_Problem description_
Turn the entries from the start through the line containing "What is the difference between the values for Краевой", inclusive, into a numbered list, leaving out any blank lines.
#### Material provided ####
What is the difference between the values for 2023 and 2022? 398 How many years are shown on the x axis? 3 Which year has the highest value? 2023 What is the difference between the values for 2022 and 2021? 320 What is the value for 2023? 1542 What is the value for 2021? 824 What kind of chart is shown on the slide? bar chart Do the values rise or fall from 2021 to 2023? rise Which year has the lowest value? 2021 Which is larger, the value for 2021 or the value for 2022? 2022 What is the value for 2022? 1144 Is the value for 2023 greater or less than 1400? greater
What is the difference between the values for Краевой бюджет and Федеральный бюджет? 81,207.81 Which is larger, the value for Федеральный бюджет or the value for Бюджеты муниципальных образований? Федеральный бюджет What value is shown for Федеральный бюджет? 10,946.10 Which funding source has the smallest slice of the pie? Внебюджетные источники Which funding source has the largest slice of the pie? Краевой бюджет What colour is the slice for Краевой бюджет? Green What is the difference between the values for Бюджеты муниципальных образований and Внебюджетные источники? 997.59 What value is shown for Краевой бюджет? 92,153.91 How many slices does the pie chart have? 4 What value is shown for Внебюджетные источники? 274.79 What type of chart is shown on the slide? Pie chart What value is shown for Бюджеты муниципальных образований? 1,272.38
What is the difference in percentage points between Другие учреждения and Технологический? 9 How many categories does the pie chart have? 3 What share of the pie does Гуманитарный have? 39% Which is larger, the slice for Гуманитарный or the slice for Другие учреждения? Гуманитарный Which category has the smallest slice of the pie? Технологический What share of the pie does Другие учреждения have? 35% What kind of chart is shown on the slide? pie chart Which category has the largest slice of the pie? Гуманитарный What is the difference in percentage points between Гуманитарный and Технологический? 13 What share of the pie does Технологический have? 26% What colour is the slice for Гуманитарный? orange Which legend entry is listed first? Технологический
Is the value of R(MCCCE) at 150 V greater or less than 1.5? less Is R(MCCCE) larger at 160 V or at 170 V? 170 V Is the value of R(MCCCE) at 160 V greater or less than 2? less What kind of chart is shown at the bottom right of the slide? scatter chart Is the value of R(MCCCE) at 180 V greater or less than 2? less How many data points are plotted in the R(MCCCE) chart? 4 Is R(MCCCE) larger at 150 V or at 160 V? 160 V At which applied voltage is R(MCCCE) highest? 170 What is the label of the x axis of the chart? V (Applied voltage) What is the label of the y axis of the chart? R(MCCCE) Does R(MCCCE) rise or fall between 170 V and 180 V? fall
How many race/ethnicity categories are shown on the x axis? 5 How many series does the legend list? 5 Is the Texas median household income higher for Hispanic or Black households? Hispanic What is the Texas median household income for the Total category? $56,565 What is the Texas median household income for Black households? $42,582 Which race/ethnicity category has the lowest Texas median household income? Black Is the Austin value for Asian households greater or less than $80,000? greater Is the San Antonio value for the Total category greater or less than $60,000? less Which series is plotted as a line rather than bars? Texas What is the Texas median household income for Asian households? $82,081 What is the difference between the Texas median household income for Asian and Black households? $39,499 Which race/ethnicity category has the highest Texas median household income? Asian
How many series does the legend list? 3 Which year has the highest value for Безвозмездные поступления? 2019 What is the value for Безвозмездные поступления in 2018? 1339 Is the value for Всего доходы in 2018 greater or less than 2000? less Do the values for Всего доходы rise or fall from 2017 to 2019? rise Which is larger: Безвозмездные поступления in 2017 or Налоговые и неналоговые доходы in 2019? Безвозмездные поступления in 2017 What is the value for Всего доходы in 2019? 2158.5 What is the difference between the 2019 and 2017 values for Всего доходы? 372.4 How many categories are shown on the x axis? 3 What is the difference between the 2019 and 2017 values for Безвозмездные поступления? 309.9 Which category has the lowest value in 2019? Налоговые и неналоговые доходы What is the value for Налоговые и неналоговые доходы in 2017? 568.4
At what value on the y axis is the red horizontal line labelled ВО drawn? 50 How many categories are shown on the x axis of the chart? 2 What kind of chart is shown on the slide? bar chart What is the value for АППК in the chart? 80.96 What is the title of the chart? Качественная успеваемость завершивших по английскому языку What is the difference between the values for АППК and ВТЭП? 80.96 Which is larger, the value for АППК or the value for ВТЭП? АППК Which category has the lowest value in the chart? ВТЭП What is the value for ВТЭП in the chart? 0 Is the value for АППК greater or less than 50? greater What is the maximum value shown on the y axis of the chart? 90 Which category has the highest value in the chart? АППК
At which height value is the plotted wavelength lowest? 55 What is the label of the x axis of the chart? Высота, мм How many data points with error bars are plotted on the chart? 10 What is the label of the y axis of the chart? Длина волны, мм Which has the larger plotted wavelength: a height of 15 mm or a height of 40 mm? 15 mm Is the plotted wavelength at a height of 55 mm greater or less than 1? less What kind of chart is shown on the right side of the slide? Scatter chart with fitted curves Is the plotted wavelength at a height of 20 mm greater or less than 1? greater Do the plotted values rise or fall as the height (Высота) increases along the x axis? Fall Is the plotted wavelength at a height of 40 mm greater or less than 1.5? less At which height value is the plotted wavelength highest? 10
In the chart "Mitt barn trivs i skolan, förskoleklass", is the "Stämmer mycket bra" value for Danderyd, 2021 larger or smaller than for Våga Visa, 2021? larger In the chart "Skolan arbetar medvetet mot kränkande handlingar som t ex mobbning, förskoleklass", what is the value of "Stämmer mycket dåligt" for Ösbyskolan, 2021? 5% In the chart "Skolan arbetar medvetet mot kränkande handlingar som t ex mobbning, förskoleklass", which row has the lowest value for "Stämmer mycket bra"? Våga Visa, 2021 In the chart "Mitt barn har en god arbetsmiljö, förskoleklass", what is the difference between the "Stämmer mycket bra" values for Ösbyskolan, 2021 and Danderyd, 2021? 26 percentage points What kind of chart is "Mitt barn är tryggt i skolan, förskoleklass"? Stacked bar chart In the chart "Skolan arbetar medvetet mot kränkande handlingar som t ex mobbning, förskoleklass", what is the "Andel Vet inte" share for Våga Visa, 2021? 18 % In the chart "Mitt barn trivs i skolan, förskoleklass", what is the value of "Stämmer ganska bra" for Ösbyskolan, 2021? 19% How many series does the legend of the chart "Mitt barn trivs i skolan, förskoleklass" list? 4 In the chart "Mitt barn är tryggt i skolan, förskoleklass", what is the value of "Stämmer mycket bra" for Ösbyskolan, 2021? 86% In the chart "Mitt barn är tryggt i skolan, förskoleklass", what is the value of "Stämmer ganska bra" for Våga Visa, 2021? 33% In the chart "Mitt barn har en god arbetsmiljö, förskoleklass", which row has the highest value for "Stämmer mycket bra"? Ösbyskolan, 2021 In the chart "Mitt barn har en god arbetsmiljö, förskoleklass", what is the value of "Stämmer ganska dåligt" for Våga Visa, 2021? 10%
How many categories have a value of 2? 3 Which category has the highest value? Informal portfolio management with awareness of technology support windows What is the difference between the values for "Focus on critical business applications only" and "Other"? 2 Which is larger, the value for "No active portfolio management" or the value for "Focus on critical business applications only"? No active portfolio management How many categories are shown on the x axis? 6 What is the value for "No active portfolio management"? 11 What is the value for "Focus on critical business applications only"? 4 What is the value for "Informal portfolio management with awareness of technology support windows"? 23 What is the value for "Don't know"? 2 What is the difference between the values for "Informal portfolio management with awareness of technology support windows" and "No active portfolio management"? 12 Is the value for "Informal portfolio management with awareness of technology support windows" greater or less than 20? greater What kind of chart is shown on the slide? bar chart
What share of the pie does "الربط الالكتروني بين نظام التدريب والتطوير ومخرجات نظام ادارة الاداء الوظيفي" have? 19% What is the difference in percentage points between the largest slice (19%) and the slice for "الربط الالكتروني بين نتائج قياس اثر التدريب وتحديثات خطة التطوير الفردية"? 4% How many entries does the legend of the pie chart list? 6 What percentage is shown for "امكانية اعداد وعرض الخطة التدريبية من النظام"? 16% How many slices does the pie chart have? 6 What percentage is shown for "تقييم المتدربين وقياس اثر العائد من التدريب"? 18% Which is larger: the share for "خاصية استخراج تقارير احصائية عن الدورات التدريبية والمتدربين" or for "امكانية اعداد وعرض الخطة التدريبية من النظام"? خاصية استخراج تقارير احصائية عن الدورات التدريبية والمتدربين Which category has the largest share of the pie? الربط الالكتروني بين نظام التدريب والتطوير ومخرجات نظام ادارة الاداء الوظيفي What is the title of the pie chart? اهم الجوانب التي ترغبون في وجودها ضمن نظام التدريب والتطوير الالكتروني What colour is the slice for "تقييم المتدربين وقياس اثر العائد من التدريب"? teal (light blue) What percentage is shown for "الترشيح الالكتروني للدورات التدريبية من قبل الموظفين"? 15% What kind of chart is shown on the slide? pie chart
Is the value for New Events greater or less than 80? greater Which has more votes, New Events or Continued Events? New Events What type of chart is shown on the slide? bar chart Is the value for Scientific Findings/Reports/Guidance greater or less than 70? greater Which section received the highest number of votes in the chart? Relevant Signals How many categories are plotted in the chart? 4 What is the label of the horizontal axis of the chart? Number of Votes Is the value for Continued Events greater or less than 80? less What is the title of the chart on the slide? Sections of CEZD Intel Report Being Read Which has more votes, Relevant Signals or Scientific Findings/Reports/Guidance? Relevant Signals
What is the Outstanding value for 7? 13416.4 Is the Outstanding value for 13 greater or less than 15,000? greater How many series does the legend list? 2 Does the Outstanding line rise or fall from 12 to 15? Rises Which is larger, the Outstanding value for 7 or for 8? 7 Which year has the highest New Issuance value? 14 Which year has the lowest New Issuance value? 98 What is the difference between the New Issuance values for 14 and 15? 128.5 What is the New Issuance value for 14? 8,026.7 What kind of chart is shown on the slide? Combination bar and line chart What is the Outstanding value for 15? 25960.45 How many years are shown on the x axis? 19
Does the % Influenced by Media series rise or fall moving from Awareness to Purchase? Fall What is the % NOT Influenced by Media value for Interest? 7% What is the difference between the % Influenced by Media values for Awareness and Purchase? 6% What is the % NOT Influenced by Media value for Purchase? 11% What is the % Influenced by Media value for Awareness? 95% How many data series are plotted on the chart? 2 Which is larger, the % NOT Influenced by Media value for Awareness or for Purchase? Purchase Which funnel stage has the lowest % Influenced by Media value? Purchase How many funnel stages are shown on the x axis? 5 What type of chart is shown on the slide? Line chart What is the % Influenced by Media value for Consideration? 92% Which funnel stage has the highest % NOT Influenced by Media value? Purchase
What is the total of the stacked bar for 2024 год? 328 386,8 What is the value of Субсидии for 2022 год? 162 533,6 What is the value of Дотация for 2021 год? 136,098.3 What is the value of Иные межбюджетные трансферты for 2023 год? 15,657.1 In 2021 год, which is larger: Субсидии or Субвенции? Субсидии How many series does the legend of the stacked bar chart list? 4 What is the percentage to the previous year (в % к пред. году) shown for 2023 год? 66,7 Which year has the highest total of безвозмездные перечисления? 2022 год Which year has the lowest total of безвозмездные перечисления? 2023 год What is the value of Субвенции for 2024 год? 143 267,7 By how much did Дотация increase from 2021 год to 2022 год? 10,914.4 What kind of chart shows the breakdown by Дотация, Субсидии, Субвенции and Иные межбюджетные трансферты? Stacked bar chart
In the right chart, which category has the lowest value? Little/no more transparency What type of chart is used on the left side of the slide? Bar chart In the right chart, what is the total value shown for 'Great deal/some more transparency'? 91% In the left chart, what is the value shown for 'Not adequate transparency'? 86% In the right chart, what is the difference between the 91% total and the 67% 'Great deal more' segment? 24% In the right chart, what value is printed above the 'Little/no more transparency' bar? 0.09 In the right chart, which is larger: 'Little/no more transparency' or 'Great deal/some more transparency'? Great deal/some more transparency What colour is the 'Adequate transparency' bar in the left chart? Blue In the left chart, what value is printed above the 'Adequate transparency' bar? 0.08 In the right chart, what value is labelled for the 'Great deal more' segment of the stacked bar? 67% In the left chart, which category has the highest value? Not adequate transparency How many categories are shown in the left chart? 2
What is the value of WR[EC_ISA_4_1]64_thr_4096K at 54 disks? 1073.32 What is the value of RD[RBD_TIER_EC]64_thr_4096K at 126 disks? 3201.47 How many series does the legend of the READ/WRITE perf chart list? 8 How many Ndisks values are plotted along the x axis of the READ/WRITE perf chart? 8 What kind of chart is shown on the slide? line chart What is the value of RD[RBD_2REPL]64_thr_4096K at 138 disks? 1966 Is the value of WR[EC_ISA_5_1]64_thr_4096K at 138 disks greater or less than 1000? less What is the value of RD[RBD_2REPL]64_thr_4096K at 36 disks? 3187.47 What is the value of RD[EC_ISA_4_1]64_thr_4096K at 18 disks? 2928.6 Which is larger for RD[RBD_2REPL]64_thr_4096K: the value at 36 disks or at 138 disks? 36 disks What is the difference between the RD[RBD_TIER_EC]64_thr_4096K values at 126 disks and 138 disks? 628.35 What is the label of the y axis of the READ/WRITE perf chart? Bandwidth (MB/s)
####
_Exercise result_
1. What is the difference between the values for 2023 and 2022? 398 How many years are shown on the x axis? 3 Which year has the highest value? 2023 What is the difference between the values for 2022 and 2021? 320 What is the value for 2023? 1542 What is the value for 2021? 824 What kind of chart is shown on the slide? bar chart Do the values rise or fall from 2021 to 2023? rise Which year has the lowest value? 2021 Which is larger, the value for 2021 or the value for 2022? 2022 What is the value for 2022? 1144 Is the value for 2023 greater or less than 1400? greater
2. What is the difference between the values for Краевой бюджет and Федеральный бюджет? 81,207.81 Which is larger, the value for Федеральный бюджет or the value for Бюджеты муниципальных образований? Федеральный бюджет What value is shown for Федеральный бюджет? 10,946.10 Which funding source has the smallest slice of the pie? Внебюджетные источники Which funding source has the largest slice of the pie? Краевой бюджет What colour is the slice for Краевой бюджет? Green What is the difference between the values for Бюджеты муниципальных образований and Внебюджетные источники? 997.59 What value is shown for Краевой бюджет? 92,153.91 How many slices does the pie chart have? 4 What value is shown for Внебюджетные источники? 274.79 What type of chart is shown on the slide? Pie chart What value is shown for Бюджеты муниципальных образований? 1,272.38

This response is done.